Dirigé et modéré par le directeur de la Rédaction d’Ici Beyrouth, Michel Touma, le débat a eu lieu le 31 octobre avec comme intervenants le général Maroun Hitti, ancien directeur des Opérations et chef Plans de l’armée libanaise et ancien conseiller à la présidence du Conseil pour les affaires de défense, et le député et ancien ministre Pierre Bouassi. De nombreuses personnalités étaient présentes à cette Rencontre, dont notamment les députés Marwan Hamadé, Antoine Habchi et Melhem Riachi, les anciens députés Ahmed Fatfat, Misbah el-Ahdab, et Jean Oghassapian, l’ancien ministre May Chidiac, le général Khalil Helou, le directeur de la Banque Mondiale pour le Moyen-Orient, Jean-Christophe Carret, l’ancien ambassadeur Khalil Karam, président de la Ligue maronite, et plusieurs personnalités universitaires et directeurs d’entreprises.

D’entrée de jeu, le général Hitti a tenu à définir les concepts de "politique nationale de Sécurité et de Défense" et de "stratégie de défense", soulignant que sur le plan du principe, il revient au Conseil des ministres de définir une politique globale de défense. Il revient ensuite au ministère de la Défense de placer les jalons d’une stratégie de défense, et au commandement de l’armée de définir par la suite une stratégie militaire. Sur le plan de la sécurité nationale (interne), le ministère de l’Intérieur définit, dans le cadre de la politique globale préétablie par le Conseil des ministres, une stratégie pour la Sécurité intérieure. La Direction générale des Forces de Sécurité intérieure (FSI) met au point par la suite la stratégie des Forces de Sécurité intérieure, la Direction de la Sûreté générale la stratégie de la SG, la direction de la Défense civile la stratégie de la Défense civile et enfin la Direction de la Sûreté de l’État la stratégie de la Sûreté de l’État.

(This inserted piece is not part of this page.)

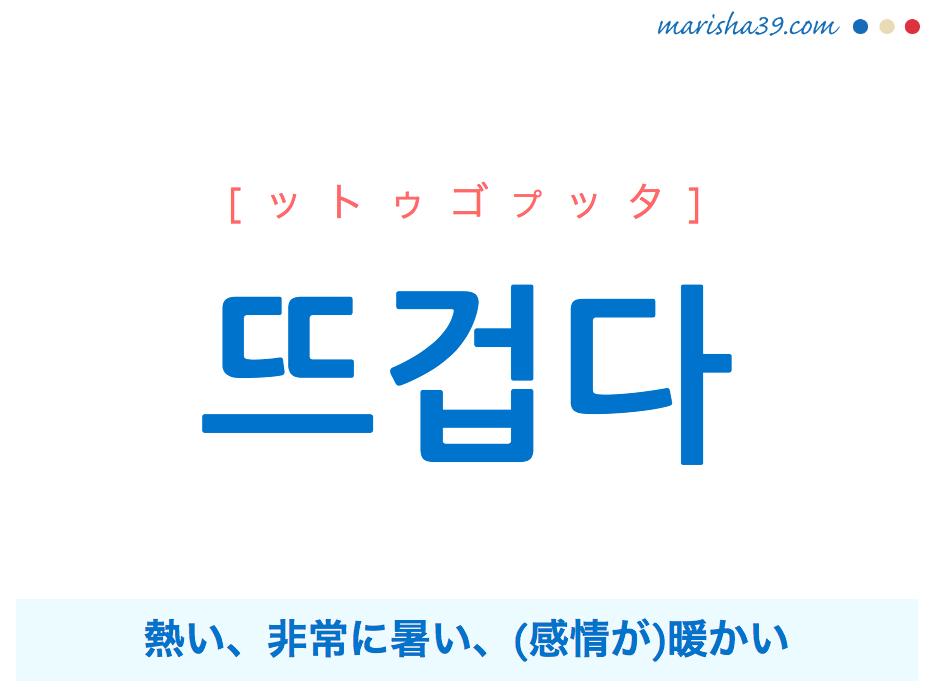 韓国語単語・ハングル 뜨겁다 [ットゥゴプッタ] 熱い、非常に暑い、(感情が)暖かい 意味・活用・読み方と音声発音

Il en résulte que ce qui est qualifié de "stratégie de Défense" ne concerne pas uniquement le volet purement militaire, mais englobe aussi, a souligné le général Hitti, "tous les aspects des activités d’une nation, qui doivent être intégrés à la Défense dans le sens le plus large du terme". Cela englobe ainsi les domaines de la santé, de l’économie, de la sécurité intérieure, de l’information etc.

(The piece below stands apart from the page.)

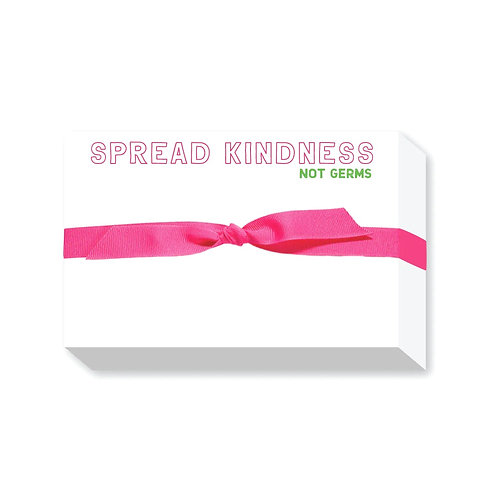 "Big & Bold Notepad ""Spread Kindness Not Germs"""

Dans la pratique, le général Hitti a exposé d’une manière explicite les objectifs d’une stratégie de défense bien comprise, dont notamment "saper les acteurs non-étatiques" (qui disposent d’un arsenal militaire illégal), empêcher que les responsabilités en matière de défense nationale soient "diluées", imposer le monopole (par l’État) de la violence légitime, empêcher l’émergence en matière de défense de "zones grises" qui sont exploitées par les acteurs non-étatiques pour s’engouffrer dans le domaine de la défense.

Relevant que la loi de Défense la plus récente remonte à 1983, le général Hitti a déploré le fait que la stratégie de défense au Liban est "soumise aux calculs étroits des élites politico-sectaires concurrentes, ou pire, aux intérêts de leurs partenaires étrangers".       

Pierre Bouassi et la notion de "résistance"

Prenant à son tour la parole, le député Pierre Bouassi a abordé principalement le volet politique de la question, s’attardant sur l’obstination du Hezbollah à inclure dans les déclarations ministérielles de plusieurs gouvernements une mention sur l’attachement au triptyque "armée, peuple, résistance". Il a notamment souligné, d’emblée, qu’il ne saurait y avoir de stratégie de défense rationnelle et efficace en présence d’une faction dotée d’un arsenal militaire totalement illégal.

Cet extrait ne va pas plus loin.